(What is being asked): Transcribe the newspaper article on the defeated marine insurance bill from "By Bill Kirk" up to and including "almost two years.".

(Extracted text):
= = = =

Gloucester Daily Times
Thursday, August 14, 1986

By Bill Kirk

The defeat of the marine insurance bill in the House of Representatives has sent tremors through the local fishing industry.

“This is very devastating for The entire U.S. fishing industry,” said Sam Parisi, a local businessman who has been trying to get insurance for Gloucester fishing boats for almost two years.

“Does the United States want a fishing industry or not?” Parisi asked. But not everyone is so sure the proposed bill would have helped the industry by reducing insurance premiums. Nowhere in the bill did the insurance companies promise to reduce insurance premiums, local attorney Joseph Orlando pointed out. The bill capped the amount fishermen could collect in personal injury suits, on the assumption that the cap would cut insurance companies’ costs, and the companies could then afford to lower rates. Orlando, and attorney with Orlando and White, a local law firm which has won many personal injury suits resulting in high claims, said the bill as authored by Rep. Gerry Studds was written by and for the insurance companies.

“All it does is to assure greater insurance company profits,” Orlando said. “They get this bill and people who are injured can’t bring action against vessels. A guy could shatter his leg, be out 10 months, and he has no recovery. “The bill makes the victims pay for the negligence of boatowners.”

= = = =

(Information given):
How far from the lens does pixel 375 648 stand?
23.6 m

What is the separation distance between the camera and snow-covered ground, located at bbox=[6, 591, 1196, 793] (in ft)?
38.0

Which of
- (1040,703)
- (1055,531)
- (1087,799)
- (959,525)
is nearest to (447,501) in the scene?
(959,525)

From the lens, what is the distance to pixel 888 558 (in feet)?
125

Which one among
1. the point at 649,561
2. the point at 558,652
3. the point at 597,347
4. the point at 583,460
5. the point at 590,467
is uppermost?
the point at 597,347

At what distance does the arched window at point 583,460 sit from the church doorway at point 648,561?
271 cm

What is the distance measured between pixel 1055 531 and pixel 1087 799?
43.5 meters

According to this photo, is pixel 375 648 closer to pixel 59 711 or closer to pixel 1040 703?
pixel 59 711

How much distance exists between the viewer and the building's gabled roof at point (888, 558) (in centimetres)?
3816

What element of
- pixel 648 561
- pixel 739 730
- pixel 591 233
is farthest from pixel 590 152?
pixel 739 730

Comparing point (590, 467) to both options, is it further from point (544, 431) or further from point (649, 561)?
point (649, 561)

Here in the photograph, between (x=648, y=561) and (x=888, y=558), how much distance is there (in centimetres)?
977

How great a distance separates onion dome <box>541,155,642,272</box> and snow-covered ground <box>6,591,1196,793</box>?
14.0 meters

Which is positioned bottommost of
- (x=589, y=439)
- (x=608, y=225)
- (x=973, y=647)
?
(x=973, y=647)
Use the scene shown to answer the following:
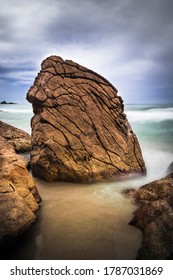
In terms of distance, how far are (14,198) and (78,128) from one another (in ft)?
9.86

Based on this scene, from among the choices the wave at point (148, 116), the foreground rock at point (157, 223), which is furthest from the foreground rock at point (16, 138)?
the wave at point (148, 116)

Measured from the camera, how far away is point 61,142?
5844 millimetres

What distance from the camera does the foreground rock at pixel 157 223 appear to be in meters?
2.84

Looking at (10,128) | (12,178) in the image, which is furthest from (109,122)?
(10,128)

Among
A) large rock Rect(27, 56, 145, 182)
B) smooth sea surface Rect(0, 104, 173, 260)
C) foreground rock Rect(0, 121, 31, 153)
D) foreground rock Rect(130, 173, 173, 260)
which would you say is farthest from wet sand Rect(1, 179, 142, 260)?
foreground rock Rect(0, 121, 31, 153)

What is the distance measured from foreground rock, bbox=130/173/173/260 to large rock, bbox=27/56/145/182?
74.9 inches

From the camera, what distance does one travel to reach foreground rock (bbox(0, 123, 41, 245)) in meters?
3.23

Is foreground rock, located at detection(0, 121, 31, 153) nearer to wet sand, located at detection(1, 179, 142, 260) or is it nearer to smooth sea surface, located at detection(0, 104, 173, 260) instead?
smooth sea surface, located at detection(0, 104, 173, 260)

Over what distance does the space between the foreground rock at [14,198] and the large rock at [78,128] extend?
1388 mm

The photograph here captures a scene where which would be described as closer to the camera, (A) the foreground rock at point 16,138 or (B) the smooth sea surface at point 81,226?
(B) the smooth sea surface at point 81,226

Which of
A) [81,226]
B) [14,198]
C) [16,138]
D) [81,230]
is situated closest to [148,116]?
[16,138]

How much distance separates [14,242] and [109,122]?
4195 millimetres

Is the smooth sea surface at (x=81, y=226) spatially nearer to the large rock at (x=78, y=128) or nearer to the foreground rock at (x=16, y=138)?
the large rock at (x=78, y=128)

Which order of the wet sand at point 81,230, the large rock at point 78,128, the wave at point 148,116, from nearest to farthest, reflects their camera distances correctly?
the wet sand at point 81,230
the large rock at point 78,128
the wave at point 148,116
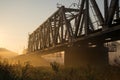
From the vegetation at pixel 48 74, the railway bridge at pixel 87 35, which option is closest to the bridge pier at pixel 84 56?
the railway bridge at pixel 87 35

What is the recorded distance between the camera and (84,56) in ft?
110

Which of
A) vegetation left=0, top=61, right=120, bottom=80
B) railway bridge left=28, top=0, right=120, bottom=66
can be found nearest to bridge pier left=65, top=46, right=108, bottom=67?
railway bridge left=28, top=0, right=120, bottom=66

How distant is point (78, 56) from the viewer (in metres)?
32.9

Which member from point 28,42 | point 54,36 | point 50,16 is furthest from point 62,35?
point 28,42

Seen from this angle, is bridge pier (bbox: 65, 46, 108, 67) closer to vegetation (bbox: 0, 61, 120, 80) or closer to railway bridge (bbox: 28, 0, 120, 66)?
railway bridge (bbox: 28, 0, 120, 66)

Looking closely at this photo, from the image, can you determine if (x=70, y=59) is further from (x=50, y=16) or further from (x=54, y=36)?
(x=50, y=16)

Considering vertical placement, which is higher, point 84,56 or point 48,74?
point 84,56

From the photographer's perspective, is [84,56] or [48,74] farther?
[84,56]

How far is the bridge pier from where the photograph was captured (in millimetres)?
33281

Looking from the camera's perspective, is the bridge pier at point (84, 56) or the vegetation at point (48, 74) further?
the bridge pier at point (84, 56)

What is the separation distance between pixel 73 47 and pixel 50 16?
15.2 metres

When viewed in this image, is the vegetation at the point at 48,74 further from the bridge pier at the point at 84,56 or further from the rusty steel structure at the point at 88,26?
the bridge pier at the point at 84,56

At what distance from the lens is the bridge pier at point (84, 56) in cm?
3328

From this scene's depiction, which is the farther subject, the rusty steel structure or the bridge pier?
the bridge pier
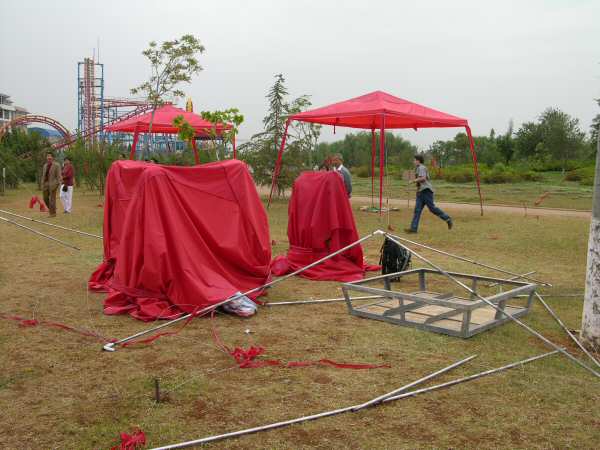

= = = =

(Your solution):
By Bill Kirk

The defeat of the marine insurance bill in the House of Representatives has sent tremors through the local fishing industry.

“This is very devastating for The entire U.S. fishing industry,” said Sam Parisi, a local businessman who has been trying to get insurance for Gloucester fishing boats for almost two years.